Ye—whose work includes extensive teachings on social justice, and who has received several awards for her social activism in her rabbinic practice—is Kadima Reconstructionist Community’s newest rabbi, joining longtime community rabbi David Basior. She, like the other members of Kadima, practices Reconstructionist Judaism, a branch of Judaism stemming from Conservative Judaism.
Unlike other forms of Judaism, Ye said, one of the core tenets of Reconstructionist Judaism is that it rejects the idea that the Jews are the chosen people. This is particularly important in the framework of Ye’s own religious practice, which she speaks of as inextricable from her work for social justice.
But the confluence of the two—indeed, her religious practice, as a whole—is a fairly recent development. Even though her father was (and still is) an activist and a vocal proponent for Palestinian human rights, writing letters to the editor of the small town’s paper, Ye’s household remained firmly secular.
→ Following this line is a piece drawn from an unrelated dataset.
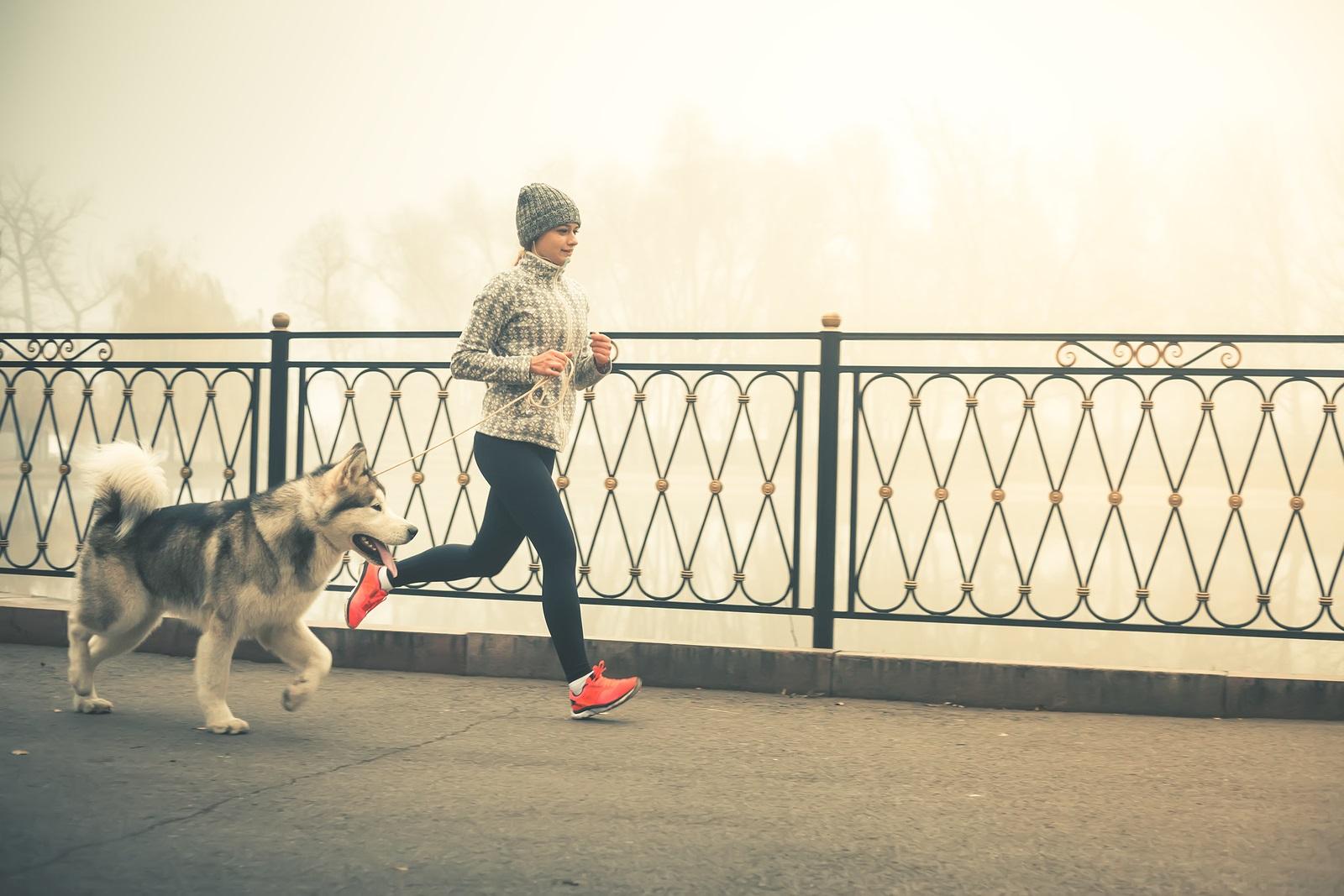 Online Running Program.jpg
“My paternal grandfather was incarcerated in the concentration camp at Dachau. I definitely heard stories about the Holocaust and gentle nods to Judaism from my dad in my childhood, but it was never a part of my life growing up,” Ye said. “We were very secular, meaning we didn’t observe Shabbat, we didn’t go to holidays, I didn’t go to Torah school—I really didn’t do anything.”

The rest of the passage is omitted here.